Overview
Details
Harvester Guide Pages
What is harvesting?
What is harvest.data.gov?
How the process works
What is a harvest source versus a harvest job?
Understanding harvest schedules
What happens after you fix an error
Monitoring your harvest source
Why does this matter?
Who manages this?

What is Harvesting?

Overview

A plain-language introduction to how harvest.data.gov works, what it does, and why it matters for federal data publishers.

Source

data.gov

Keywords

open data,

data sharing,

data inventory

Details

Harvester Guide Pages

Error Type	Page
Getting Started	What is Harvesting? \| Understanding Harvest Errors
Quick Lookup	FAQ Overview \| Quick Reference
Date & Time	Date Format Errors (modified, issued)
Update Frequency	accrualPeriodicity Errors
License	License Field Errors
Contact Info	Email Format Errors (contactPoint.hasEmail)
Keywords/Tags	Missing Keywords \| Keyword Format
Missing Fields	Missing Required Fields (modified, keyword, description)
File Structure	Transformation Errors (ISO 19115, XML, file problems)
Other Issues	Duplicates, Sync Failures, Unrecognized Records

What is harvesting?

Harvesting is the automated process that keeps data.gov up to date. Instead of agencies manually submitting their datasets one by one, harvest.data.gov regularly checks each agency’s data catalog and pulls in the latest dataset information automatically. Think of it as a scheduled import.

Your agency maintains its own catalog of datasets. The harvester visits that catalog on a set schedule, reads the metadata for each dataset, and loads it into data.gov so the public can find it.

What is harvest.data.gov?

harvest.data.gov is the system that manages the harvesting process for federal agencies. It is where harvest sources are configured, where harvest jobs are run, and where errors are logged when something goes wrong.

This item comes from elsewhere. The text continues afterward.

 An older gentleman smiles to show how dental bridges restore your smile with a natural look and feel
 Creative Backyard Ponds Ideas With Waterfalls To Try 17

Each agency or data publisher has one or more harvest sources – a configured connection between harvest.data.gov and the agency’s data catalog. The harvester uses that connection to find and read the agency’s dataset metadata.

How the process works

When a harvest runs, it goes through a few steps:

It retrieves the agency’s metadata catalog from the configured source URL
It reads each dataset record and checks whether it is new, updated, or unchanged since the last harvest
It validates each record against the federal metadata standard, DCAT-US
Records that pass validation are published or updated on data.gov
Records that fail validation are logged as errors and skipped

The harvester runs on a schedule – typically daily or weekly depending on how the source is configured. Agencies can also request a manual run.

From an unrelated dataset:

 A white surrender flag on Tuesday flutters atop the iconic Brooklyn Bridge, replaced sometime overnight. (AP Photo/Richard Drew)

What is a harvest source versus a harvest job?

A harvest source is the configured connection between harvest.data.gov and your agency’s data catalog. It tells the harvester where to find your metadata, what format it is in, and how often to check for updates. Each harvest source has its own page on harvest.data.gov showing its configuration, its recent job history, and any errors from the most recent run.

Every time the harvester runs for a source, it creates a harvest job. A job is a single run of the harvest process for one source. It records how many records were checked, how many were added or updated, and how many had errors. If you receive a harvest error notification email, it will include a link to the specific harvest job that found the problem.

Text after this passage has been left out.